But tell that to residents who can light their tap water on fire…

Residents in the state of New York can now breathe a cautioned sigh of relief with the signing of an executive order December 11 by outgoing New York governor David Paterson that halts the practice of hydraulic fracturing in the state until the completion of a comprehensive review by the state Department of Environmental Conservation.

However, the executive order is only temporary, expiring July 1. And those who have the most to lose—including the potability of their water supply—are holding their collective breath as to the outcome of the review.

Hydraulic fracturing is a process whereby natural gas procurement agencies drill, on average, thousands of feet into the earth's surface to shale rock, where sufficient amounts of natural gas needed to keep homes and businesses in supply for decades to come, is trapped.

A cocktail of sand, water and chemicals is pumped into the shale under severe pressure to fracture the shale, releasing the precious gas from the depths. That gas, together with the excess soup from the mixture of water, sand and chemicals, is recovered and returned to the surface.
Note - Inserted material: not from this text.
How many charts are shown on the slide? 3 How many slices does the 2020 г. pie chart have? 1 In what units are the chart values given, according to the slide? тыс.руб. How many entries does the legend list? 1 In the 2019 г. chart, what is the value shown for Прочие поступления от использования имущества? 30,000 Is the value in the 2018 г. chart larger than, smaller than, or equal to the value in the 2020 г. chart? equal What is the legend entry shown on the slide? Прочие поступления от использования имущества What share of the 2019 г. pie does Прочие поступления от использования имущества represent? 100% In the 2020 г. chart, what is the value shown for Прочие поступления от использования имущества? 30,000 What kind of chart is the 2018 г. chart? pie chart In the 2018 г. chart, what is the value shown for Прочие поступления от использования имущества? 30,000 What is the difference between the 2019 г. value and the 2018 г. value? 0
However, there has been concern that not all of the chemicals are making their way back to the surface. What's more, in most cases the drilling goes through underground aquifers to access the shale rock that lay underneath. Drilling apparatus and pipes that pass through underwater aquifers are encased in cement in an effort to protect the water supply.

People who live along the Delaware River basin—specifically in Delaware, New Jersey, New York and Pennsylvania—don't think for a minute that the precautions are working. That's because they can set their tap water on fire.

One member of "The Carter 15," a group of residents that filed a lawsuit against Cabot Oil and Gas in November of last year, took a television reporter into the darkness of a chicken coop. After filling a plastic water bottle with his garden hose, he stuck a pipe into the top of the container and lit a match.

The flame from the methane gas is unmistakable.

Another member of the group of plaintiffs pursuing the lawsuit indicated that he had lived in his home for in excess of 50 years. Only in the last two years has drinking water become a problem.

Cabot, while maintaining the safety of its drilling operations, is trucking potable water into the residents. But they have grown tired of living out of tanks and bottles, they say, and want a permanent, alternative water supply. They also want compensation for a perceived drop in the value of their homes.

New York City Mayor Michael Bloomberg, in November, called for a cautions approach to fracture drilling operations given recent concerns over the health of the Delaware River Basin, which is the source of water for more than half of the City of New York. In July, the US conservation group American Rivers put the Delaware on an endangered list due to threats from natural gas.

The Environmental Protection Agency (EPA) is reviewing its position on hydraulic featuring, and is set to issue an updated report some time in 2012. The EPA's previous position on fracking concluded that injection of hydraulic fracturing fluids posed "minimal threat" to underground sources of drinking water.

The EPA never said there would be zero threat. Just that in its view, it would be minimal.

That position dates back to 2004, and is cited by the hydraulic fracturing community as the basis for its position that fracking is "proven and safe," according to CNN on December 13.

Kathryn Klaber, president of the Marcellus Shale Coalition, described Governor Paterson's executive order as "misguided.

"Tightly regulated, environmentally sound natural gas development in New York can and will deliver a much-needed and long-lasting economic shot in the arm...for the entire state, just as it is in Pennsylvania, West Virginia and elsewhere," Klaber said in a written statement.

A spokesperson for Cabot Oil and Gas, in a statement to CNN, said, "we don't believe the process is contaminating the groundwater. As a technology, it's proven and safe."

However, in Pennsylvania, tell that to the fellow who can light his tap water with a match. And tell that to his neighbor, who has a methane gas release pipe now permanently in his front yard. That family's well was confirmed poisoned by the Department of Environmental Protection in Pennsylvania, which now requires Cabot to supply clean water to area residents.

In the meantime, the New York moratorium will expire well ahead of the EPA's expected release date for its update on environmental policy for hydraulic fracturing. And affected residents, who have been "fracked," continue to see their drinking water, and their property values, negatively impacted.